The Booty Report

News and Updates for Swashbucklers Everywhere

Arrr! Young scallywags be needin' to heed the Ten Commandments, not just spy 'em from the crow's nest!

2024-09-01

Avast, me hearties! Let’s not be battlin’ over plantin’ the Ten Commandments in our schools like a flock o’ squawkin’ gulls! Instead, let’s join forces, teachin’ our wee ones the fine art o’ right and wrong, for those rules be treasure chests of wisdom, aye!

Arrr, gather 'round me hearties, for I’ve a tale o’ the Ten Commandments and their place in the schoolhouse! This summer, the scallywag Louisiana Governor Jeff Landry decreed that every classroom must display these holy commands, akin to hoisting a black flag on high seas! Aye, the winds of change be blowin’ through other states too, with similar laws on the horizon.

But here’s the rub, mateys! Some landlubbers be shoutin’ about the separation of church and state, claimin’ it be a slippery slope to tyranny. Yet, let it be known, this phrase be not found in the Constitution, which gives all ye freedom to worship as ye please. Posting the Ten Commandments won’t make the state a follower of Judaism, savvy?
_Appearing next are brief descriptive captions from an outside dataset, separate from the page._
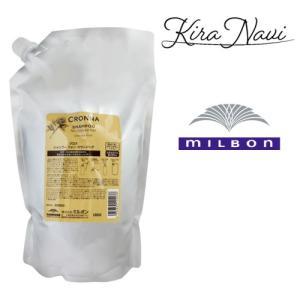 ミルボン クロナ シャンプー フォー カラードヘア 1800ml 詰替え用 レフィル CRONNA kiranavi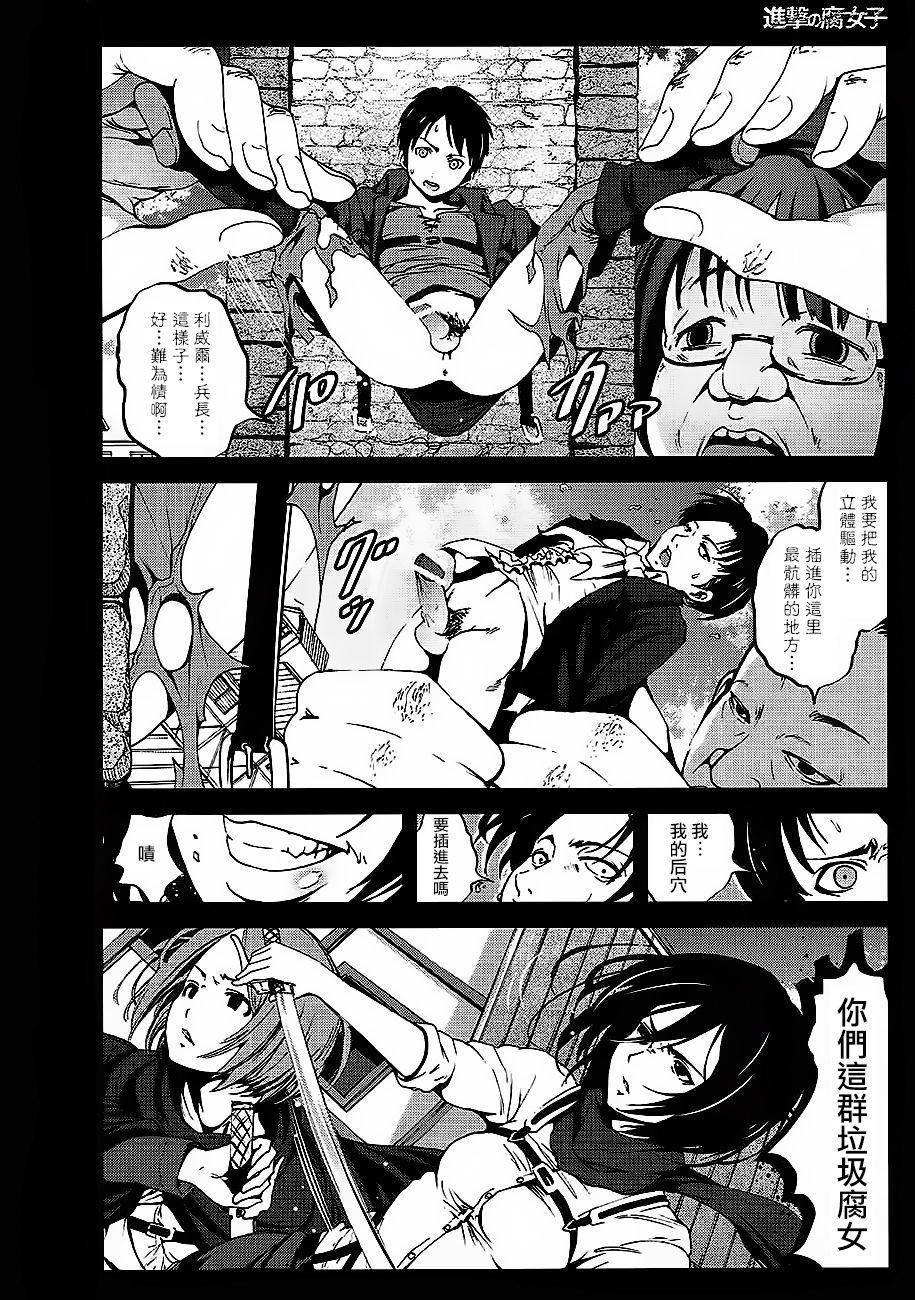Shingeki no Fujoshi 7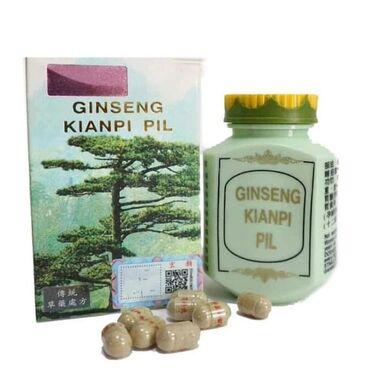 Для набора ВЕСА  Применение и употребление таблеток ginseng kianpi pil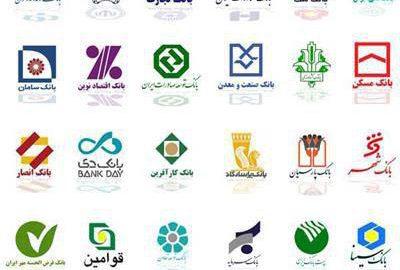 بررسی نحوه دریافت همراه بانک های ایرانی در گوشی های آیفون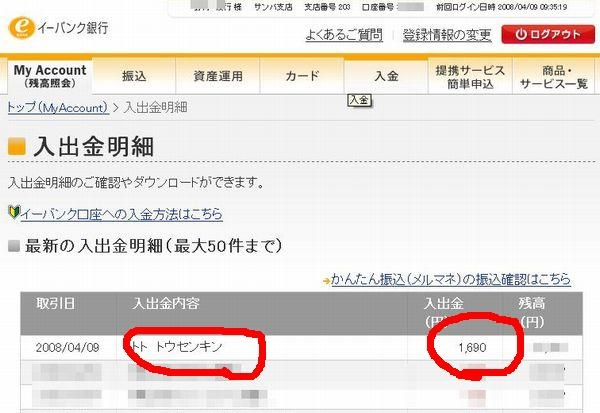 イーバンク銀行入金明細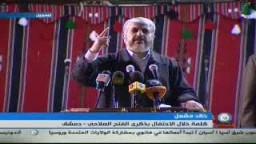 كلمة أ/ خالد مشعل فى ذكرى الفتح الصلاحى .. المقاومة الطريق لتحرير فلسطين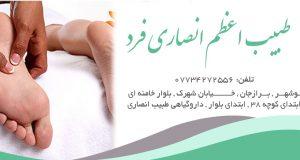 طبیب اعظم انصاری فرد در بوشهر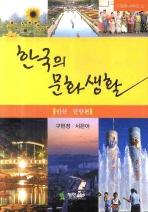 한국의 문화생활: 안산 안양편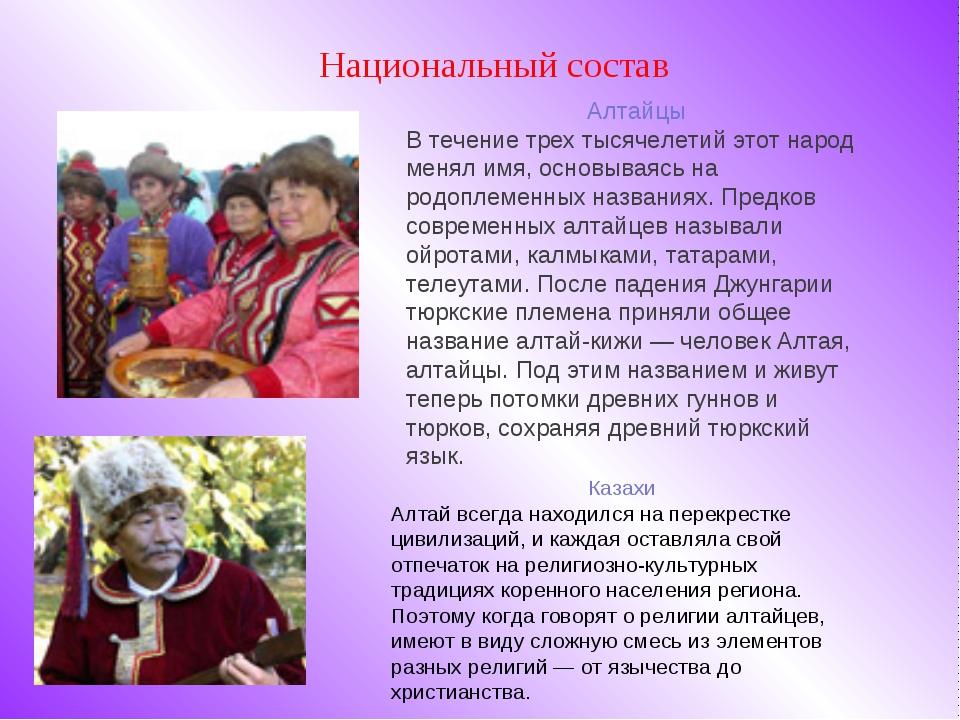 Национальный состав Казахи Алтай всегда находился на перекрестке цивилизаций,...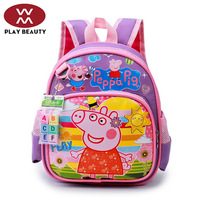 Hot Sale Active Early Childhood Pig School Bags Of Latest Designs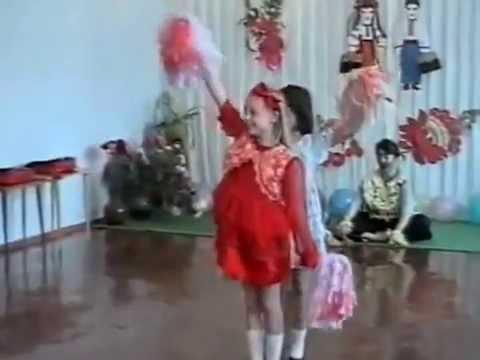танец видео ромашка белая в современной обработке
Now, just plasterin’ that sacred text on the wall may turn it into naught but a trophy in a culture skirmish. It could be tossed about like a tattered flag amongst posters of positivity and equality. Such a disgrace, for these commands carry the weight of wisdom and moral compass, ready to guide young souls!

So, I say, let’s not just post ‘em—let’s teach ‘em! Aye, with a well-crafted guide, students from all paths can learn the deep truths and life lessons therein. The Ten Commandments offer treasure beyond measure, and if taught rightly, they’ll inspire every young buccaneer to navigate life’s stormy seas with honor and respect! Yo ho ho!